Good luck and keep us posted.
Kazzyx2
Lauramarie, I am SO SO SO sorry to read this. Anaplastic is an absolutely dreadful diagnosis and I feel so bad for you and your mum. Coming on top of your Uncle's death, this must be just too much right now.
I don't have experience to share but I can suggest a book that you might find helpful. I read it over Christmas and it's Lisa Niemi Swayze's book 'Worth Fighting For' which tells of her final months with her husband Patrick (yes, THE Patrick Swayze). Her attitude to making the most of limited time is really inspirational. If you can get a copy, I think you might find her infectious enthusiasm for not wasting the little time you have left and enjoying every moment together could be helpful.
Best wishes
Barbara
Huge hugs to you. You're not being selfish at all, you know. The stuck in glue feeling is a natural reaction to the sudden bad news.
You might already have found these pages on the site, but if not, they could be a useful starting point.
http://www.macmillan.org.uk/Cancerinformation/Ifsomeoneelsehascancer/Talkingtosomeone/Talkingtosomeone.aspx
and
http://www.macmillan.org.uk/Cancerinformation/Ifsomeoneelsehascancer/Talkingtosomeone/Makingsureyouhavesupport.aspx
Are you in touch with your local MacMillan Centre? Because they can help you as well as your Mum.
Thinking about you
xxx
Essdee
Hi Lauramarie
Very sad news for you and not easy. Big big hugs to you.

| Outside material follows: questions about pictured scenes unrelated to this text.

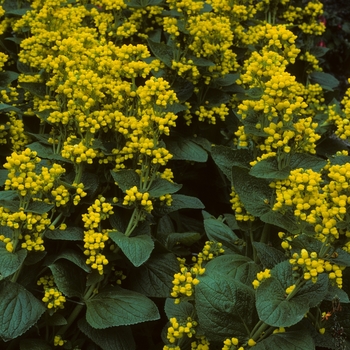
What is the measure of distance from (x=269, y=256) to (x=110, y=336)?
1.00 m

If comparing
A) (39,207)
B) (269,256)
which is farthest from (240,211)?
(39,207)

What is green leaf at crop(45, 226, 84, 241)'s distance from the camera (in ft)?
10.2

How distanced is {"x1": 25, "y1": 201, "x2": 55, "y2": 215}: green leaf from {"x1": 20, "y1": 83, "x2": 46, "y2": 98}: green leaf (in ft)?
3.88

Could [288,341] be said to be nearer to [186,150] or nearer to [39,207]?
[39,207]

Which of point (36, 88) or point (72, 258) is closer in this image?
point (72, 258)

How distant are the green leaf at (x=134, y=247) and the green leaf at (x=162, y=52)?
149 cm

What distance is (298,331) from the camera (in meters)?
2.76

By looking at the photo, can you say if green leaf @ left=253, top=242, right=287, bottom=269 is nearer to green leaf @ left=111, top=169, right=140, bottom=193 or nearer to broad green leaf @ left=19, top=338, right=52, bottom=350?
green leaf @ left=111, top=169, right=140, bottom=193

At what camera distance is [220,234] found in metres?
3.62

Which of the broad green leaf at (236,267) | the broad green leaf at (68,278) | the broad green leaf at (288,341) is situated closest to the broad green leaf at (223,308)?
the broad green leaf at (288,341)

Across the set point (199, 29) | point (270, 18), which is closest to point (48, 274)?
point (199, 29)

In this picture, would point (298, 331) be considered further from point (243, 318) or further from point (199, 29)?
point (199, 29)

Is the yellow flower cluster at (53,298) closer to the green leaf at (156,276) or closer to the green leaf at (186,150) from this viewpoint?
the green leaf at (156,276)

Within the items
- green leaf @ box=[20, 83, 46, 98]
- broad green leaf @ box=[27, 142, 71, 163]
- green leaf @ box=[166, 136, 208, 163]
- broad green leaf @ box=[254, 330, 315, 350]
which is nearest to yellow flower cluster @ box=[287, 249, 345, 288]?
broad green leaf @ box=[254, 330, 315, 350]
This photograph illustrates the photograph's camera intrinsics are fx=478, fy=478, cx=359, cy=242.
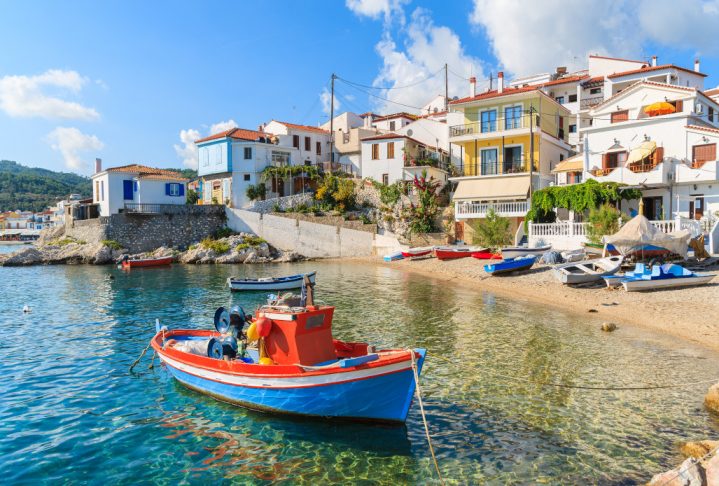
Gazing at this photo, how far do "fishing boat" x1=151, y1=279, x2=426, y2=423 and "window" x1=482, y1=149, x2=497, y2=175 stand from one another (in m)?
34.9

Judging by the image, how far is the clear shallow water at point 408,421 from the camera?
830cm

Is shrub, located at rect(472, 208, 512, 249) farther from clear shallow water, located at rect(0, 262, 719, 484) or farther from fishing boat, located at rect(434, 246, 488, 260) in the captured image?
clear shallow water, located at rect(0, 262, 719, 484)

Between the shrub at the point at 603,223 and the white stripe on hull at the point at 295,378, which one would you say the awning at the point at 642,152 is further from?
the white stripe on hull at the point at 295,378

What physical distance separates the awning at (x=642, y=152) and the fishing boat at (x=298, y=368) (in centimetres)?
2907

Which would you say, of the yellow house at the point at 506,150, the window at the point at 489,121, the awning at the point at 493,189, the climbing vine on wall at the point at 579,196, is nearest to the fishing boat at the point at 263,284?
the yellow house at the point at 506,150

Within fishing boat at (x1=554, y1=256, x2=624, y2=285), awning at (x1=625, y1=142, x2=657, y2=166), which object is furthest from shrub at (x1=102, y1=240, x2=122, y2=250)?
awning at (x1=625, y1=142, x2=657, y2=166)

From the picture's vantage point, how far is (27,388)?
40.9ft

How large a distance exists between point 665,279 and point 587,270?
142 inches

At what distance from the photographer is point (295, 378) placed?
967 cm

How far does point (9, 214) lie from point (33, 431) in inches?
6288

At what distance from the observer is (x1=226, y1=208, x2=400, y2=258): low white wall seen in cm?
4612

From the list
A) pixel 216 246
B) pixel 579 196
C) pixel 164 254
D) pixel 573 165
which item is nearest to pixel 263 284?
pixel 216 246

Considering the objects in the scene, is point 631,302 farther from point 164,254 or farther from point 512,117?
point 164,254

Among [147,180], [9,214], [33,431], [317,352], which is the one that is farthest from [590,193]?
[9,214]
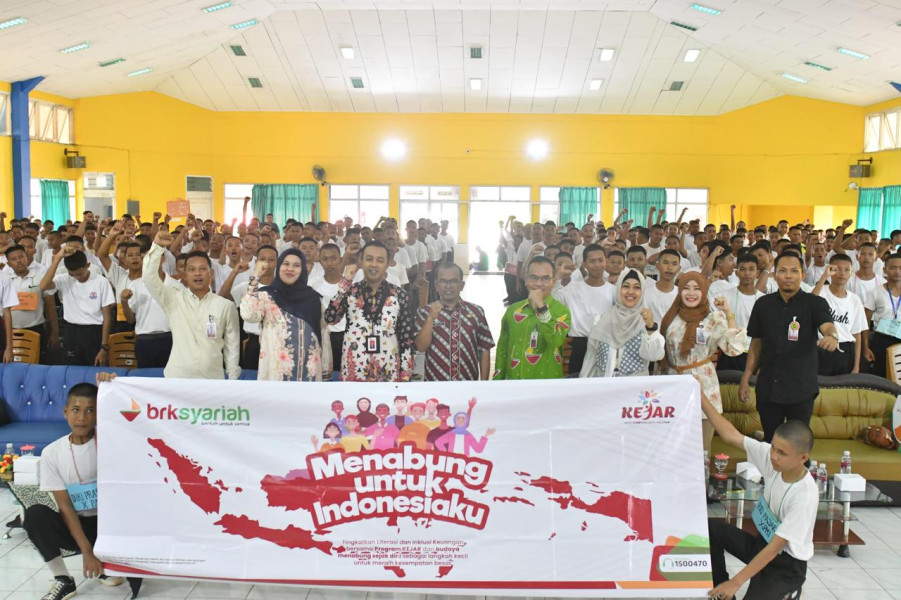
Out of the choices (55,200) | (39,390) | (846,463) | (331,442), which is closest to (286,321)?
(331,442)

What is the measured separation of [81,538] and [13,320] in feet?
11.7

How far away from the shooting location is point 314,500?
344 cm

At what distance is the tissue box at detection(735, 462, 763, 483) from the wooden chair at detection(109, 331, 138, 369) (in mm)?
4344

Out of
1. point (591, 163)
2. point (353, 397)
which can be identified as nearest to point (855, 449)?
point (353, 397)

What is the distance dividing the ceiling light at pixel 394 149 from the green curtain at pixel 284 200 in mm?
1871

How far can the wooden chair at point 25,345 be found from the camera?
6.23m

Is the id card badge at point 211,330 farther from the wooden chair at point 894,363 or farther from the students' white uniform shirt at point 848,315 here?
the wooden chair at point 894,363

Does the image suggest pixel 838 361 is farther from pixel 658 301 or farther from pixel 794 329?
pixel 794 329

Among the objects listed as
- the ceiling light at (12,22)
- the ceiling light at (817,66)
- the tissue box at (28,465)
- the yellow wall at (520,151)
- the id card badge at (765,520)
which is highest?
the ceiling light at (817,66)

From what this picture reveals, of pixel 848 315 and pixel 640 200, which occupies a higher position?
pixel 640 200

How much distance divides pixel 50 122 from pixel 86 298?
1082 cm

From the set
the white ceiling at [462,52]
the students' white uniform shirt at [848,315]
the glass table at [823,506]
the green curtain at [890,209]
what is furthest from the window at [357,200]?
the glass table at [823,506]

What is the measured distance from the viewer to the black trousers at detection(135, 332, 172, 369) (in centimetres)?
557

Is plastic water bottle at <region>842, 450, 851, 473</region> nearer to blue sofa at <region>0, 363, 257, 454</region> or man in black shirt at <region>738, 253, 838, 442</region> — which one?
man in black shirt at <region>738, 253, 838, 442</region>
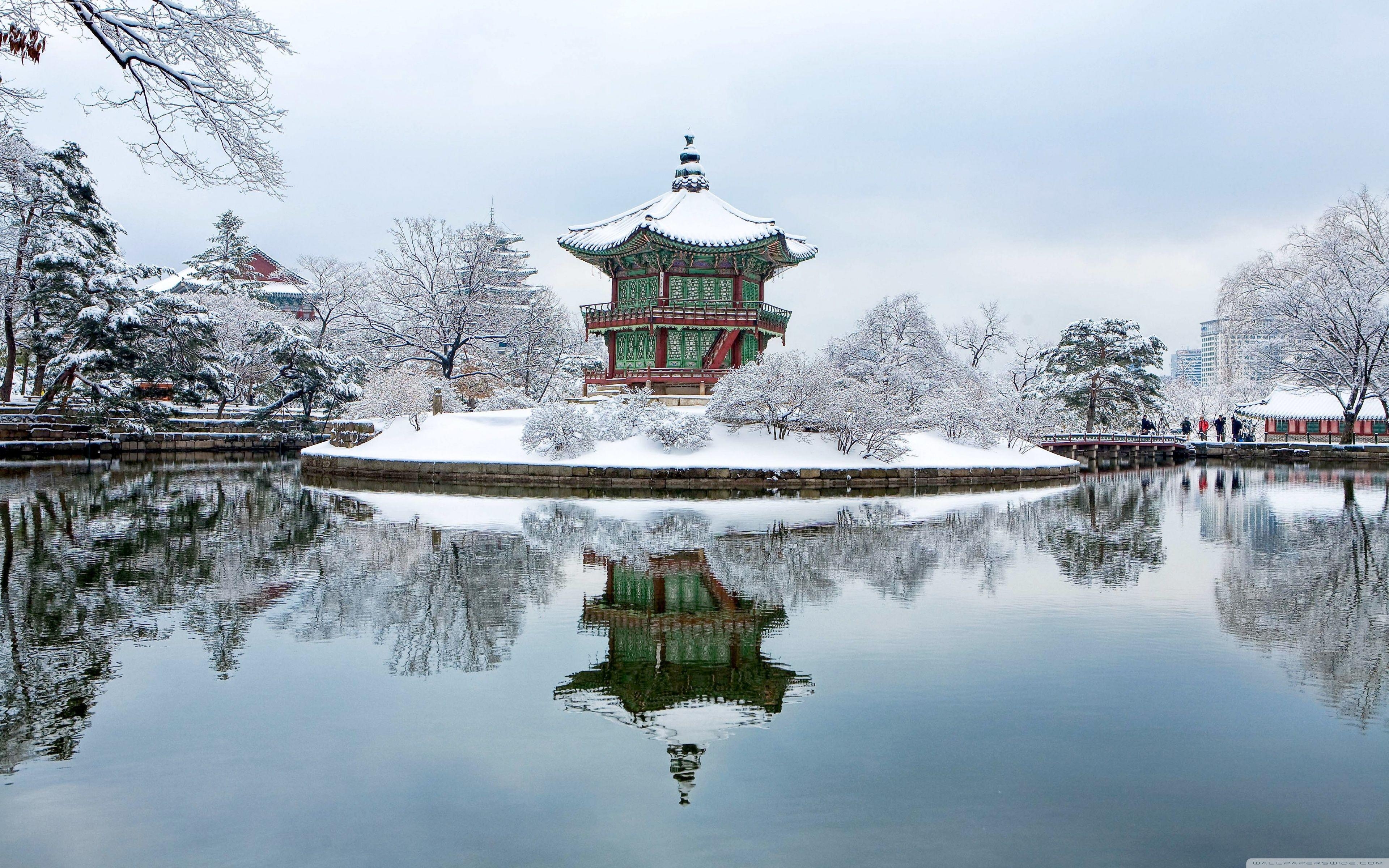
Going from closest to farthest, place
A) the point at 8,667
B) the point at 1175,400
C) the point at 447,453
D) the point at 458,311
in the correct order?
the point at 8,667 < the point at 447,453 < the point at 458,311 < the point at 1175,400

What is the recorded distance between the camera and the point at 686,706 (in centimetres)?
658

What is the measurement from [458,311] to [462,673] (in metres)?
33.7

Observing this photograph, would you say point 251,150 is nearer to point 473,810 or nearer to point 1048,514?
point 473,810

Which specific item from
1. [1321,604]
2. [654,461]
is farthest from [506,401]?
[1321,604]

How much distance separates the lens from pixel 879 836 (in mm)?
4672

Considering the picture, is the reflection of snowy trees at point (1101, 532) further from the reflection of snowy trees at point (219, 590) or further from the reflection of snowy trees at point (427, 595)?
the reflection of snowy trees at point (219, 590)

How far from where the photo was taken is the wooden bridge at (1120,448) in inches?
1795

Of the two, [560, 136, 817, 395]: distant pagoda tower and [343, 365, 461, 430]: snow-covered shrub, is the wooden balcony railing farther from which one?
[343, 365, 461, 430]: snow-covered shrub

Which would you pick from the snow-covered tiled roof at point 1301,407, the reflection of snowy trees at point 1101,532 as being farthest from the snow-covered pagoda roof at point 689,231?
the snow-covered tiled roof at point 1301,407

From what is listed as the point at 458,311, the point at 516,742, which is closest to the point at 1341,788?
the point at 516,742

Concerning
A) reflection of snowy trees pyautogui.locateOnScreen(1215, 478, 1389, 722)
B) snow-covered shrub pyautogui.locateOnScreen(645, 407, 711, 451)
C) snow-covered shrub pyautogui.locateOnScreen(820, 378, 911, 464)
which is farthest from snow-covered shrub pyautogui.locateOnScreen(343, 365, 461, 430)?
reflection of snowy trees pyautogui.locateOnScreen(1215, 478, 1389, 722)

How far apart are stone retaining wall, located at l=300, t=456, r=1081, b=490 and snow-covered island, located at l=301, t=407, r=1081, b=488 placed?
0.08 feet

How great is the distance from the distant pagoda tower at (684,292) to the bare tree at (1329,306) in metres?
20.6

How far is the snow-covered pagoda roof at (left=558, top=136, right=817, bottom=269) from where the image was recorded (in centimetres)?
3600
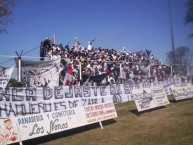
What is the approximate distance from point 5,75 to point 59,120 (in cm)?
388

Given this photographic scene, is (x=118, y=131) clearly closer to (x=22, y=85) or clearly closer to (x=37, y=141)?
(x=37, y=141)

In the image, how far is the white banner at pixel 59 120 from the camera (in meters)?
11.2

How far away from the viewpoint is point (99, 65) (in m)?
21.1

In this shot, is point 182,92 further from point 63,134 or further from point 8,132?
point 8,132

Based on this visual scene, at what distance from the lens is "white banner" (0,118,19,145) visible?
1040 centimetres

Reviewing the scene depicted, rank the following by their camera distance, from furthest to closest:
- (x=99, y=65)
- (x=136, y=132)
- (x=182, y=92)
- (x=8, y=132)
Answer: (x=182, y=92) < (x=99, y=65) < (x=136, y=132) < (x=8, y=132)

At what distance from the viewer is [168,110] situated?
17969 mm

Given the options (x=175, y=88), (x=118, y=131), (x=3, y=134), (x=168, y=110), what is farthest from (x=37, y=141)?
(x=175, y=88)

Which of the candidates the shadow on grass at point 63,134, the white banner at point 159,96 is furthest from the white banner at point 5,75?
the white banner at point 159,96

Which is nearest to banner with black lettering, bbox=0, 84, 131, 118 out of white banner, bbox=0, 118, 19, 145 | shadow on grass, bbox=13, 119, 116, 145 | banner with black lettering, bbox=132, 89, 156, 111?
shadow on grass, bbox=13, 119, 116, 145

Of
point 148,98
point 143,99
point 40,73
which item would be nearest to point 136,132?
point 143,99

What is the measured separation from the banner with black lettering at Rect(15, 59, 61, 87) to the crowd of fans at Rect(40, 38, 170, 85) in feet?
1.64

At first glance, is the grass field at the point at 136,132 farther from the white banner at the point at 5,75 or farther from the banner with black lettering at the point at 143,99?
the white banner at the point at 5,75

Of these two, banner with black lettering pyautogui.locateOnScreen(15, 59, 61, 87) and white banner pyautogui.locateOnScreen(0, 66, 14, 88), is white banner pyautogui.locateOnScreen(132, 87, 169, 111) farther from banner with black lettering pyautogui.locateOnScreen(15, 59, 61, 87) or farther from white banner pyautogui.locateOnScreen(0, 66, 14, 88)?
white banner pyautogui.locateOnScreen(0, 66, 14, 88)
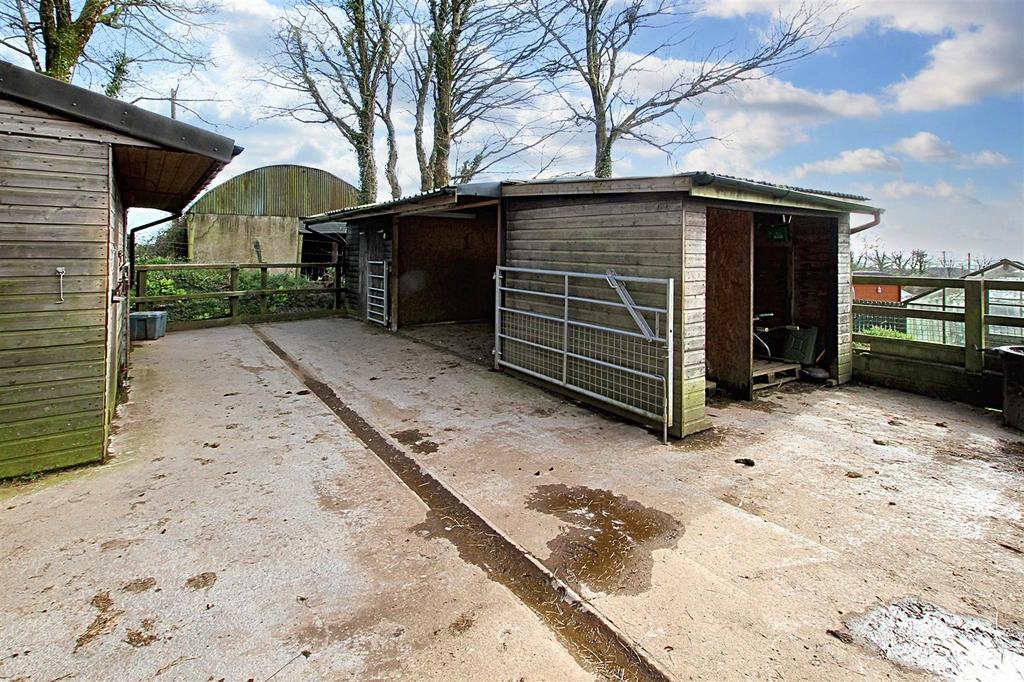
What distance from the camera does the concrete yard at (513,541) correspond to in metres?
1.81

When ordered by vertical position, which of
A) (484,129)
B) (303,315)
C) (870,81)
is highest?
(484,129)

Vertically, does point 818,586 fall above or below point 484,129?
below

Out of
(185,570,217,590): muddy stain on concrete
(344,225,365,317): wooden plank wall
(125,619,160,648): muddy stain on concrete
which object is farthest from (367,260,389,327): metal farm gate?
(125,619,160,648): muddy stain on concrete

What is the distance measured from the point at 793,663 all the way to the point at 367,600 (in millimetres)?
1632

Your not being selfish you need to time to think and don't be hard on yourself for that. Maybe sitting down and making a list of questions might help you.
It will naturally happen talking to your mum I hope, it can sometimes be tricky. We have had several family members die of cancer over the years and its not an easy thing for some to talk about.
I haven't looked on here, but I am sure there are some pages on being a carer and what to ask. I know there are carer groups you can join. Cancer Research Uk also does good info pages with most having questions that you can ask about.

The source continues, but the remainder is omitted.